Bilim Akademisi Üyesi Prof. Dr. Naci Görür, “Minimum 7.3 sarsıntı geliyor, şakası yok” diye uyardı ve, “İstanbul üzere yapı stokunun yüzde 60’ının zafiyet içinde olduğu bir mahalde bunun sonuçları çok büyük olacak” sözlerini kullandı.
Cumhuriyet'ten İpek Özbey'in sorularını yanıtlayan Naci Görür, sarsıntı için gerekli tedbirlerin alınmadığını ve zelzele gerçeğinin farkına varılmadığını söyleyerek birtakım tenkitlerde bulundu.
Kanal İstanbul’un Marmara’ya açıldığı kıta sahanlığında canlı faylar olduğunu gördüklerini söyleyen Prof. Dr. Görür, büyük bir tsunami tehlikesinden bahsetti.
Uzun soluklu, disiplinli, ilmî sistemlerle devletin muayyen katma kıymetini bu işe verip, bir ekip yerleşim yerlerini sarsıntı inançlı hale dönüştürülmesi gerektiğini savunan Görür, şöyle devam etti:
“Çetrefil bir iştir. Kısa vakitte ne bütçeniz ne siyasi ömrünüz kâfi. Binaenaleyh siyasetçiler, bu türlü büyük bir işin içine girmek bölgesine dört yılını sekiz yıla çıkarmak için, cilalı bir ekip kolay işleri yaparak, meydanlardan nutuk atarak halkı bir atmosferin içine sokarak siyaset yapmayı yeğliyor. Zira öbür türlü uzun soluklu bir iştir. Diyelim ki siz tüm Türkiye’de sarsıntı kuşaklarında yerleşim ortamlarını sarsıntı inançlı hale getirmeye çalışırsanız; çok disiplinli, belli başlı bütçelerle, aralıksız çalıştığınız vakit bile herhalde 20-30 yıldan evvel dönüştüremezsiniz…”
“Minimum 7.3 zelzele geliyor, şakası yok. İstanbul üzere yapı stokunun yüzde 60’ının zafiyet içinde olduğu bir noktada bunun sonuçları çok büyük olacak” diyen Görür, “Broşür dağıtmakla olmaz. Televizyonlarda en çok izlenen saatlerde kamu spotları yayımlanmalı örneğin” teklifinde bulundu.

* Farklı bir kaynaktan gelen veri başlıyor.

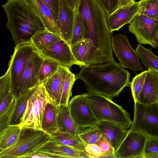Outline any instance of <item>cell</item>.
Segmentation results:
<instances>
[{
	"label": "cell",
	"instance_id": "1",
	"mask_svg": "<svg viewBox=\"0 0 158 158\" xmlns=\"http://www.w3.org/2000/svg\"><path fill=\"white\" fill-rule=\"evenodd\" d=\"M76 11L83 19V38L90 39L93 43L89 56L90 60L101 62L112 58V40L114 33L108 26L107 15L97 0H79Z\"/></svg>",
	"mask_w": 158,
	"mask_h": 158
},
{
	"label": "cell",
	"instance_id": "2",
	"mask_svg": "<svg viewBox=\"0 0 158 158\" xmlns=\"http://www.w3.org/2000/svg\"><path fill=\"white\" fill-rule=\"evenodd\" d=\"M81 68L75 75L76 80L83 81L86 90L91 93L112 99L118 97L125 88L130 87V73L115 60Z\"/></svg>",
	"mask_w": 158,
	"mask_h": 158
},
{
	"label": "cell",
	"instance_id": "3",
	"mask_svg": "<svg viewBox=\"0 0 158 158\" xmlns=\"http://www.w3.org/2000/svg\"><path fill=\"white\" fill-rule=\"evenodd\" d=\"M2 6L7 19L6 27L15 46L31 42L36 32L45 29L40 18L25 0H7Z\"/></svg>",
	"mask_w": 158,
	"mask_h": 158
},
{
	"label": "cell",
	"instance_id": "4",
	"mask_svg": "<svg viewBox=\"0 0 158 158\" xmlns=\"http://www.w3.org/2000/svg\"><path fill=\"white\" fill-rule=\"evenodd\" d=\"M99 122L106 121L118 124L128 129L132 124L129 114L112 99L88 92L84 93Z\"/></svg>",
	"mask_w": 158,
	"mask_h": 158
},
{
	"label": "cell",
	"instance_id": "5",
	"mask_svg": "<svg viewBox=\"0 0 158 158\" xmlns=\"http://www.w3.org/2000/svg\"><path fill=\"white\" fill-rule=\"evenodd\" d=\"M51 138L43 130L22 127L16 142L6 149L0 152V158H22L35 152Z\"/></svg>",
	"mask_w": 158,
	"mask_h": 158
},
{
	"label": "cell",
	"instance_id": "6",
	"mask_svg": "<svg viewBox=\"0 0 158 158\" xmlns=\"http://www.w3.org/2000/svg\"><path fill=\"white\" fill-rule=\"evenodd\" d=\"M39 51L31 42L15 46L8 64L11 92L15 98L21 95L23 74L28 64Z\"/></svg>",
	"mask_w": 158,
	"mask_h": 158
},
{
	"label": "cell",
	"instance_id": "7",
	"mask_svg": "<svg viewBox=\"0 0 158 158\" xmlns=\"http://www.w3.org/2000/svg\"><path fill=\"white\" fill-rule=\"evenodd\" d=\"M51 102H55L46 91L43 84L37 85L28 101L20 127L43 130L42 123L44 111L47 103Z\"/></svg>",
	"mask_w": 158,
	"mask_h": 158
},
{
	"label": "cell",
	"instance_id": "8",
	"mask_svg": "<svg viewBox=\"0 0 158 158\" xmlns=\"http://www.w3.org/2000/svg\"><path fill=\"white\" fill-rule=\"evenodd\" d=\"M130 130L158 139L157 103L148 105L135 102L134 118Z\"/></svg>",
	"mask_w": 158,
	"mask_h": 158
},
{
	"label": "cell",
	"instance_id": "9",
	"mask_svg": "<svg viewBox=\"0 0 158 158\" xmlns=\"http://www.w3.org/2000/svg\"><path fill=\"white\" fill-rule=\"evenodd\" d=\"M112 46L115 55L124 68L136 74L139 71H144L139 56L130 45L127 36L120 34L113 36Z\"/></svg>",
	"mask_w": 158,
	"mask_h": 158
},
{
	"label": "cell",
	"instance_id": "10",
	"mask_svg": "<svg viewBox=\"0 0 158 158\" xmlns=\"http://www.w3.org/2000/svg\"><path fill=\"white\" fill-rule=\"evenodd\" d=\"M128 26L138 42L151 46L152 41L158 31V20L146 15L137 14Z\"/></svg>",
	"mask_w": 158,
	"mask_h": 158
},
{
	"label": "cell",
	"instance_id": "11",
	"mask_svg": "<svg viewBox=\"0 0 158 158\" xmlns=\"http://www.w3.org/2000/svg\"><path fill=\"white\" fill-rule=\"evenodd\" d=\"M69 107L77 128L95 125L99 122L84 93L73 96Z\"/></svg>",
	"mask_w": 158,
	"mask_h": 158
},
{
	"label": "cell",
	"instance_id": "12",
	"mask_svg": "<svg viewBox=\"0 0 158 158\" xmlns=\"http://www.w3.org/2000/svg\"><path fill=\"white\" fill-rule=\"evenodd\" d=\"M148 138L141 133L129 130L114 152L115 158H143Z\"/></svg>",
	"mask_w": 158,
	"mask_h": 158
},
{
	"label": "cell",
	"instance_id": "13",
	"mask_svg": "<svg viewBox=\"0 0 158 158\" xmlns=\"http://www.w3.org/2000/svg\"><path fill=\"white\" fill-rule=\"evenodd\" d=\"M40 53L44 57L56 61L69 69L73 65H77L70 46L63 39Z\"/></svg>",
	"mask_w": 158,
	"mask_h": 158
},
{
	"label": "cell",
	"instance_id": "14",
	"mask_svg": "<svg viewBox=\"0 0 158 158\" xmlns=\"http://www.w3.org/2000/svg\"><path fill=\"white\" fill-rule=\"evenodd\" d=\"M35 152L48 155L52 158H90L86 152L61 144L51 138Z\"/></svg>",
	"mask_w": 158,
	"mask_h": 158
},
{
	"label": "cell",
	"instance_id": "15",
	"mask_svg": "<svg viewBox=\"0 0 158 158\" xmlns=\"http://www.w3.org/2000/svg\"><path fill=\"white\" fill-rule=\"evenodd\" d=\"M139 2L118 8L111 14L107 15L106 21L108 27L111 32L118 31L127 24L130 23L137 14Z\"/></svg>",
	"mask_w": 158,
	"mask_h": 158
},
{
	"label": "cell",
	"instance_id": "16",
	"mask_svg": "<svg viewBox=\"0 0 158 158\" xmlns=\"http://www.w3.org/2000/svg\"><path fill=\"white\" fill-rule=\"evenodd\" d=\"M137 101L148 105L158 102V71L152 68L148 69L145 80Z\"/></svg>",
	"mask_w": 158,
	"mask_h": 158
},
{
	"label": "cell",
	"instance_id": "17",
	"mask_svg": "<svg viewBox=\"0 0 158 158\" xmlns=\"http://www.w3.org/2000/svg\"><path fill=\"white\" fill-rule=\"evenodd\" d=\"M58 18L62 39L70 46L74 28L76 11L65 0H58Z\"/></svg>",
	"mask_w": 158,
	"mask_h": 158
},
{
	"label": "cell",
	"instance_id": "18",
	"mask_svg": "<svg viewBox=\"0 0 158 158\" xmlns=\"http://www.w3.org/2000/svg\"><path fill=\"white\" fill-rule=\"evenodd\" d=\"M25 0L40 18L45 29L61 36L58 18L43 0Z\"/></svg>",
	"mask_w": 158,
	"mask_h": 158
},
{
	"label": "cell",
	"instance_id": "19",
	"mask_svg": "<svg viewBox=\"0 0 158 158\" xmlns=\"http://www.w3.org/2000/svg\"><path fill=\"white\" fill-rule=\"evenodd\" d=\"M69 69L60 65L57 70L43 83L49 96L58 105H60L63 86Z\"/></svg>",
	"mask_w": 158,
	"mask_h": 158
},
{
	"label": "cell",
	"instance_id": "20",
	"mask_svg": "<svg viewBox=\"0 0 158 158\" xmlns=\"http://www.w3.org/2000/svg\"><path fill=\"white\" fill-rule=\"evenodd\" d=\"M96 125L100 131L102 136L111 145L115 152L129 131L118 124L108 121H99Z\"/></svg>",
	"mask_w": 158,
	"mask_h": 158
},
{
	"label": "cell",
	"instance_id": "21",
	"mask_svg": "<svg viewBox=\"0 0 158 158\" xmlns=\"http://www.w3.org/2000/svg\"><path fill=\"white\" fill-rule=\"evenodd\" d=\"M44 58L39 52L28 64L22 77L21 94L40 84L39 73Z\"/></svg>",
	"mask_w": 158,
	"mask_h": 158
},
{
	"label": "cell",
	"instance_id": "22",
	"mask_svg": "<svg viewBox=\"0 0 158 158\" xmlns=\"http://www.w3.org/2000/svg\"><path fill=\"white\" fill-rule=\"evenodd\" d=\"M59 106L54 102H48L44 113L42 128L43 131L50 135L57 130V119Z\"/></svg>",
	"mask_w": 158,
	"mask_h": 158
},
{
	"label": "cell",
	"instance_id": "23",
	"mask_svg": "<svg viewBox=\"0 0 158 158\" xmlns=\"http://www.w3.org/2000/svg\"><path fill=\"white\" fill-rule=\"evenodd\" d=\"M57 130L77 137V127L71 116L69 106L60 105L57 119Z\"/></svg>",
	"mask_w": 158,
	"mask_h": 158
},
{
	"label": "cell",
	"instance_id": "24",
	"mask_svg": "<svg viewBox=\"0 0 158 158\" xmlns=\"http://www.w3.org/2000/svg\"><path fill=\"white\" fill-rule=\"evenodd\" d=\"M62 39L59 34L45 29L36 32L31 38V42L40 52Z\"/></svg>",
	"mask_w": 158,
	"mask_h": 158
},
{
	"label": "cell",
	"instance_id": "25",
	"mask_svg": "<svg viewBox=\"0 0 158 158\" xmlns=\"http://www.w3.org/2000/svg\"><path fill=\"white\" fill-rule=\"evenodd\" d=\"M93 45L92 42L90 39L83 38L70 46L77 65L80 67L87 65L89 55Z\"/></svg>",
	"mask_w": 158,
	"mask_h": 158
},
{
	"label": "cell",
	"instance_id": "26",
	"mask_svg": "<svg viewBox=\"0 0 158 158\" xmlns=\"http://www.w3.org/2000/svg\"><path fill=\"white\" fill-rule=\"evenodd\" d=\"M36 86L27 90L16 98L15 108L9 125H19L20 124L28 101L34 92Z\"/></svg>",
	"mask_w": 158,
	"mask_h": 158
},
{
	"label": "cell",
	"instance_id": "27",
	"mask_svg": "<svg viewBox=\"0 0 158 158\" xmlns=\"http://www.w3.org/2000/svg\"><path fill=\"white\" fill-rule=\"evenodd\" d=\"M21 128L19 125H10L0 131V152L13 145L17 141Z\"/></svg>",
	"mask_w": 158,
	"mask_h": 158
},
{
	"label": "cell",
	"instance_id": "28",
	"mask_svg": "<svg viewBox=\"0 0 158 158\" xmlns=\"http://www.w3.org/2000/svg\"><path fill=\"white\" fill-rule=\"evenodd\" d=\"M50 135L52 139L59 143L86 152L85 146L77 137L58 130Z\"/></svg>",
	"mask_w": 158,
	"mask_h": 158
},
{
	"label": "cell",
	"instance_id": "29",
	"mask_svg": "<svg viewBox=\"0 0 158 158\" xmlns=\"http://www.w3.org/2000/svg\"><path fill=\"white\" fill-rule=\"evenodd\" d=\"M101 135L96 125L77 128V137L85 147L88 144L96 143Z\"/></svg>",
	"mask_w": 158,
	"mask_h": 158
},
{
	"label": "cell",
	"instance_id": "30",
	"mask_svg": "<svg viewBox=\"0 0 158 158\" xmlns=\"http://www.w3.org/2000/svg\"><path fill=\"white\" fill-rule=\"evenodd\" d=\"M135 51L146 69L151 68L158 71V57L153 53L151 48H146L138 44Z\"/></svg>",
	"mask_w": 158,
	"mask_h": 158
},
{
	"label": "cell",
	"instance_id": "31",
	"mask_svg": "<svg viewBox=\"0 0 158 158\" xmlns=\"http://www.w3.org/2000/svg\"><path fill=\"white\" fill-rule=\"evenodd\" d=\"M39 73L40 83H43L58 69L60 65L58 62L48 58L44 57Z\"/></svg>",
	"mask_w": 158,
	"mask_h": 158
},
{
	"label": "cell",
	"instance_id": "32",
	"mask_svg": "<svg viewBox=\"0 0 158 158\" xmlns=\"http://www.w3.org/2000/svg\"><path fill=\"white\" fill-rule=\"evenodd\" d=\"M137 14L158 20V0H141Z\"/></svg>",
	"mask_w": 158,
	"mask_h": 158
},
{
	"label": "cell",
	"instance_id": "33",
	"mask_svg": "<svg viewBox=\"0 0 158 158\" xmlns=\"http://www.w3.org/2000/svg\"><path fill=\"white\" fill-rule=\"evenodd\" d=\"M76 80L75 75L70 71L64 82L60 105L69 106V99L72 95V89Z\"/></svg>",
	"mask_w": 158,
	"mask_h": 158
},
{
	"label": "cell",
	"instance_id": "34",
	"mask_svg": "<svg viewBox=\"0 0 158 158\" xmlns=\"http://www.w3.org/2000/svg\"><path fill=\"white\" fill-rule=\"evenodd\" d=\"M84 31V26L82 16L78 12L76 11L70 46L83 38Z\"/></svg>",
	"mask_w": 158,
	"mask_h": 158
},
{
	"label": "cell",
	"instance_id": "35",
	"mask_svg": "<svg viewBox=\"0 0 158 158\" xmlns=\"http://www.w3.org/2000/svg\"><path fill=\"white\" fill-rule=\"evenodd\" d=\"M147 70L143 71L133 78L130 87L134 102L137 101V97L142 87L146 77Z\"/></svg>",
	"mask_w": 158,
	"mask_h": 158
},
{
	"label": "cell",
	"instance_id": "36",
	"mask_svg": "<svg viewBox=\"0 0 158 158\" xmlns=\"http://www.w3.org/2000/svg\"><path fill=\"white\" fill-rule=\"evenodd\" d=\"M96 144L100 148L102 154L100 158H114L115 151L108 141L101 136Z\"/></svg>",
	"mask_w": 158,
	"mask_h": 158
},
{
	"label": "cell",
	"instance_id": "37",
	"mask_svg": "<svg viewBox=\"0 0 158 158\" xmlns=\"http://www.w3.org/2000/svg\"><path fill=\"white\" fill-rule=\"evenodd\" d=\"M11 91V79L8 68L6 73L0 78V102L5 96Z\"/></svg>",
	"mask_w": 158,
	"mask_h": 158
},
{
	"label": "cell",
	"instance_id": "38",
	"mask_svg": "<svg viewBox=\"0 0 158 158\" xmlns=\"http://www.w3.org/2000/svg\"><path fill=\"white\" fill-rule=\"evenodd\" d=\"M16 99L15 98L10 105L0 114V131L6 128L9 125L14 112Z\"/></svg>",
	"mask_w": 158,
	"mask_h": 158
},
{
	"label": "cell",
	"instance_id": "39",
	"mask_svg": "<svg viewBox=\"0 0 158 158\" xmlns=\"http://www.w3.org/2000/svg\"><path fill=\"white\" fill-rule=\"evenodd\" d=\"M107 15L115 10L118 7V0H97Z\"/></svg>",
	"mask_w": 158,
	"mask_h": 158
},
{
	"label": "cell",
	"instance_id": "40",
	"mask_svg": "<svg viewBox=\"0 0 158 158\" xmlns=\"http://www.w3.org/2000/svg\"><path fill=\"white\" fill-rule=\"evenodd\" d=\"M144 152V155L158 152V139L148 137L145 144Z\"/></svg>",
	"mask_w": 158,
	"mask_h": 158
},
{
	"label": "cell",
	"instance_id": "41",
	"mask_svg": "<svg viewBox=\"0 0 158 158\" xmlns=\"http://www.w3.org/2000/svg\"><path fill=\"white\" fill-rule=\"evenodd\" d=\"M85 151L90 158H100L102 152L100 147L96 144H90L85 147Z\"/></svg>",
	"mask_w": 158,
	"mask_h": 158
},
{
	"label": "cell",
	"instance_id": "42",
	"mask_svg": "<svg viewBox=\"0 0 158 158\" xmlns=\"http://www.w3.org/2000/svg\"><path fill=\"white\" fill-rule=\"evenodd\" d=\"M15 98L11 91L5 96L2 102H0V114H2L10 105Z\"/></svg>",
	"mask_w": 158,
	"mask_h": 158
},
{
	"label": "cell",
	"instance_id": "43",
	"mask_svg": "<svg viewBox=\"0 0 158 158\" xmlns=\"http://www.w3.org/2000/svg\"><path fill=\"white\" fill-rule=\"evenodd\" d=\"M43 1L52 10L55 15L58 18V0H43Z\"/></svg>",
	"mask_w": 158,
	"mask_h": 158
},
{
	"label": "cell",
	"instance_id": "44",
	"mask_svg": "<svg viewBox=\"0 0 158 158\" xmlns=\"http://www.w3.org/2000/svg\"><path fill=\"white\" fill-rule=\"evenodd\" d=\"M52 158L48 155L37 152H34L26 154L22 158Z\"/></svg>",
	"mask_w": 158,
	"mask_h": 158
},
{
	"label": "cell",
	"instance_id": "45",
	"mask_svg": "<svg viewBox=\"0 0 158 158\" xmlns=\"http://www.w3.org/2000/svg\"><path fill=\"white\" fill-rule=\"evenodd\" d=\"M135 2V0H118V8L132 4Z\"/></svg>",
	"mask_w": 158,
	"mask_h": 158
},
{
	"label": "cell",
	"instance_id": "46",
	"mask_svg": "<svg viewBox=\"0 0 158 158\" xmlns=\"http://www.w3.org/2000/svg\"><path fill=\"white\" fill-rule=\"evenodd\" d=\"M68 4L74 10L76 11L79 0H65Z\"/></svg>",
	"mask_w": 158,
	"mask_h": 158
},
{
	"label": "cell",
	"instance_id": "47",
	"mask_svg": "<svg viewBox=\"0 0 158 158\" xmlns=\"http://www.w3.org/2000/svg\"><path fill=\"white\" fill-rule=\"evenodd\" d=\"M151 47L153 48H158V31L152 41Z\"/></svg>",
	"mask_w": 158,
	"mask_h": 158
},
{
	"label": "cell",
	"instance_id": "48",
	"mask_svg": "<svg viewBox=\"0 0 158 158\" xmlns=\"http://www.w3.org/2000/svg\"><path fill=\"white\" fill-rule=\"evenodd\" d=\"M143 158H158V152L155 153L144 155Z\"/></svg>",
	"mask_w": 158,
	"mask_h": 158
},
{
	"label": "cell",
	"instance_id": "49",
	"mask_svg": "<svg viewBox=\"0 0 158 158\" xmlns=\"http://www.w3.org/2000/svg\"><path fill=\"white\" fill-rule=\"evenodd\" d=\"M157 104L158 105V102H157Z\"/></svg>",
	"mask_w": 158,
	"mask_h": 158
}]
</instances>
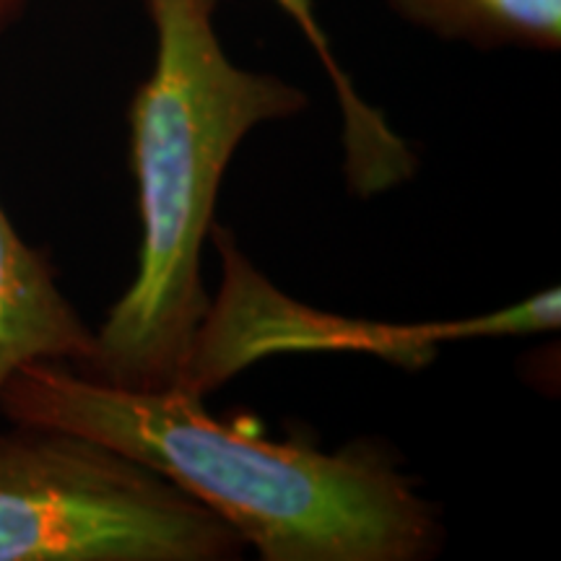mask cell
Returning <instances> with one entry per match:
<instances>
[{
    "instance_id": "cell-1",
    "label": "cell",
    "mask_w": 561,
    "mask_h": 561,
    "mask_svg": "<svg viewBox=\"0 0 561 561\" xmlns=\"http://www.w3.org/2000/svg\"><path fill=\"white\" fill-rule=\"evenodd\" d=\"M16 426L100 442L219 515L263 561H424L439 512L380 450L322 453L214 419L185 388H121L60 362L21 367L0 390Z\"/></svg>"
},
{
    "instance_id": "cell-2",
    "label": "cell",
    "mask_w": 561,
    "mask_h": 561,
    "mask_svg": "<svg viewBox=\"0 0 561 561\" xmlns=\"http://www.w3.org/2000/svg\"><path fill=\"white\" fill-rule=\"evenodd\" d=\"M153 30V66L130 100V164L140 252L128 291L96 331L94 380L180 388L210 299L203 242L214 227L234 151L265 123L297 117L307 91L237 66L216 30L219 0H140Z\"/></svg>"
},
{
    "instance_id": "cell-3",
    "label": "cell",
    "mask_w": 561,
    "mask_h": 561,
    "mask_svg": "<svg viewBox=\"0 0 561 561\" xmlns=\"http://www.w3.org/2000/svg\"><path fill=\"white\" fill-rule=\"evenodd\" d=\"M248 543L151 468L76 434L0 437V561H229Z\"/></svg>"
},
{
    "instance_id": "cell-4",
    "label": "cell",
    "mask_w": 561,
    "mask_h": 561,
    "mask_svg": "<svg viewBox=\"0 0 561 561\" xmlns=\"http://www.w3.org/2000/svg\"><path fill=\"white\" fill-rule=\"evenodd\" d=\"M227 257L224 291L210 301L180 388L206 396L229 377L273 351L289 348H364L398 364H426L437 343L466 335H528L557 331L561 320L559 289H546L520 305L447 325H375L333 320L280 297L248 263L227 231L214 229Z\"/></svg>"
},
{
    "instance_id": "cell-5",
    "label": "cell",
    "mask_w": 561,
    "mask_h": 561,
    "mask_svg": "<svg viewBox=\"0 0 561 561\" xmlns=\"http://www.w3.org/2000/svg\"><path fill=\"white\" fill-rule=\"evenodd\" d=\"M94 348L96 331L60 291L53 265L0 208V390L34 362L87 369Z\"/></svg>"
},
{
    "instance_id": "cell-6",
    "label": "cell",
    "mask_w": 561,
    "mask_h": 561,
    "mask_svg": "<svg viewBox=\"0 0 561 561\" xmlns=\"http://www.w3.org/2000/svg\"><path fill=\"white\" fill-rule=\"evenodd\" d=\"M294 21V26L312 47L314 58L328 73L341 112L343 178L356 198L369 201L403 185L419 170L416 153L392 130L388 117L369 104L348 79L346 68L322 30L314 0H273Z\"/></svg>"
},
{
    "instance_id": "cell-7",
    "label": "cell",
    "mask_w": 561,
    "mask_h": 561,
    "mask_svg": "<svg viewBox=\"0 0 561 561\" xmlns=\"http://www.w3.org/2000/svg\"><path fill=\"white\" fill-rule=\"evenodd\" d=\"M405 24L476 50L559 53L561 0H385Z\"/></svg>"
},
{
    "instance_id": "cell-8",
    "label": "cell",
    "mask_w": 561,
    "mask_h": 561,
    "mask_svg": "<svg viewBox=\"0 0 561 561\" xmlns=\"http://www.w3.org/2000/svg\"><path fill=\"white\" fill-rule=\"evenodd\" d=\"M21 5H24V0H0V30L9 24L11 16L21 9Z\"/></svg>"
}]
</instances>
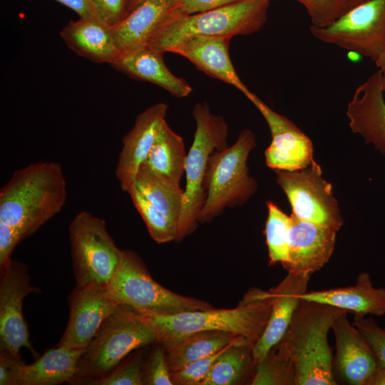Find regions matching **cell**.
Listing matches in <instances>:
<instances>
[{
	"instance_id": "52a82bcc",
	"label": "cell",
	"mask_w": 385,
	"mask_h": 385,
	"mask_svg": "<svg viewBox=\"0 0 385 385\" xmlns=\"http://www.w3.org/2000/svg\"><path fill=\"white\" fill-rule=\"evenodd\" d=\"M108 289L117 303L139 314L172 315L212 308L206 302L180 295L163 287L131 250H122Z\"/></svg>"
},
{
	"instance_id": "d6a6232c",
	"label": "cell",
	"mask_w": 385,
	"mask_h": 385,
	"mask_svg": "<svg viewBox=\"0 0 385 385\" xmlns=\"http://www.w3.org/2000/svg\"><path fill=\"white\" fill-rule=\"evenodd\" d=\"M305 8L312 25L325 26L368 0H297Z\"/></svg>"
},
{
	"instance_id": "8fae6325",
	"label": "cell",
	"mask_w": 385,
	"mask_h": 385,
	"mask_svg": "<svg viewBox=\"0 0 385 385\" xmlns=\"http://www.w3.org/2000/svg\"><path fill=\"white\" fill-rule=\"evenodd\" d=\"M275 171L277 182L291 204L292 215L337 232L340 229L343 221L338 204L319 164L314 161L301 170Z\"/></svg>"
},
{
	"instance_id": "4316f807",
	"label": "cell",
	"mask_w": 385,
	"mask_h": 385,
	"mask_svg": "<svg viewBox=\"0 0 385 385\" xmlns=\"http://www.w3.org/2000/svg\"><path fill=\"white\" fill-rule=\"evenodd\" d=\"M186 156L182 137L174 132L165 121L148 157L139 169L174 187L180 188V183L185 173Z\"/></svg>"
},
{
	"instance_id": "4dcf8cb0",
	"label": "cell",
	"mask_w": 385,
	"mask_h": 385,
	"mask_svg": "<svg viewBox=\"0 0 385 385\" xmlns=\"http://www.w3.org/2000/svg\"><path fill=\"white\" fill-rule=\"evenodd\" d=\"M267 217L265 223V238L270 263H281L283 266L289 261L288 236L291 216L282 212L274 202L268 201Z\"/></svg>"
},
{
	"instance_id": "e575fe53",
	"label": "cell",
	"mask_w": 385,
	"mask_h": 385,
	"mask_svg": "<svg viewBox=\"0 0 385 385\" xmlns=\"http://www.w3.org/2000/svg\"><path fill=\"white\" fill-rule=\"evenodd\" d=\"M232 345L235 344L227 346L212 355L201 358L188 364L180 370L171 372L173 384L201 385L215 361L225 350Z\"/></svg>"
},
{
	"instance_id": "8d00e7d4",
	"label": "cell",
	"mask_w": 385,
	"mask_h": 385,
	"mask_svg": "<svg viewBox=\"0 0 385 385\" xmlns=\"http://www.w3.org/2000/svg\"><path fill=\"white\" fill-rule=\"evenodd\" d=\"M144 384L173 385L171 371L165 348L157 347L151 353L143 371Z\"/></svg>"
},
{
	"instance_id": "1f68e13d",
	"label": "cell",
	"mask_w": 385,
	"mask_h": 385,
	"mask_svg": "<svg viewBox=\"0 0 385 385\" xmlns=\"http://www.w3.org/2000/svg\"><path fill=\"white\" fill-rule=\"evenodd\" d=\"M127 193L130 197L133 205L140 215L154 241L161 244L177 240L178 222L156 208L138 191L135 185Z\"/></svg>"
},
{
	"instance_id": "9a60e30c",
	"label": "cell",
	"mask_w": 385,
	"mask_h": 385,
	"mask_svg": "<svg viewBox=\"0 0 385 385\" xmlns=\"http://www.w3.org/2000/svg\"><path fill=\"white\" fill-rule=\"evenodd\" d=\"M337 231L291 215L288 236V273L311 276L329 261L335 247Z\"/></svg>"
},
{
	"instance_id": "4fadbf2b",
	"label": "cell",
	"mask_w": 385,
	"mask_h": 385,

KANAL İSTANBUL UYARISI: TAMAMINI TARUMAR EDER
“Bu kanalın güzergâhı mahsusen Çekmece Gölü’nün kuzeyinde Sazlıdere’den başlayıp, Marmara’nın kıta sahanlığına açıldığı yana kadar olan nahiye jeolojik olarak tam mealiyle anormal tehlikeli ve riskli yerler” diyen Görür, kelamlarının devamında şunları kaydetti:
“Deprem olmamasına karşın kaymalar, heyelanlar oluyor. O kesimdeki arazi stabil değil, şu anda bile kayıyor. Sarsıntıda haşat olur buralar.
İkincisi bu Kanal İstanbul’un Marmara’ya açıldığı kıta sahanlığında deniz araştırmalarında gördük. Bizden evvel de arkadaşlarımız yaptıkları araştırmalarda canlı faylar olduğunu gördüler. Bu fayların boyutlarını tam olarak araştıramadık ancak canlı oldukları kesin. Mümkün bir sarsıntıda bu faylar harekete geçmek suretiyle kanalın Küçükçekmece’ye kadar olan her tarafını tarumar eder. Bundan kaçış yok.
Heyelanlar, bu faylar tarafından çok tetiklenebilir. Kaldı ki büyük bir tsunami tehlikesi var. Tsunami bu kanala girdiği devir, o sırada kanalın içinde gemi falan varsa onu da sürükler götürür ve bir noktalarda taşıdığı gereçlerle kanalı tıkadığı an orada bir barajlanma olur. Bütün kanalın etrafını deniz basar. Bir daha da orayı kurtaramazsın. Kanal İstanbul’un yapılmaması gerekir.”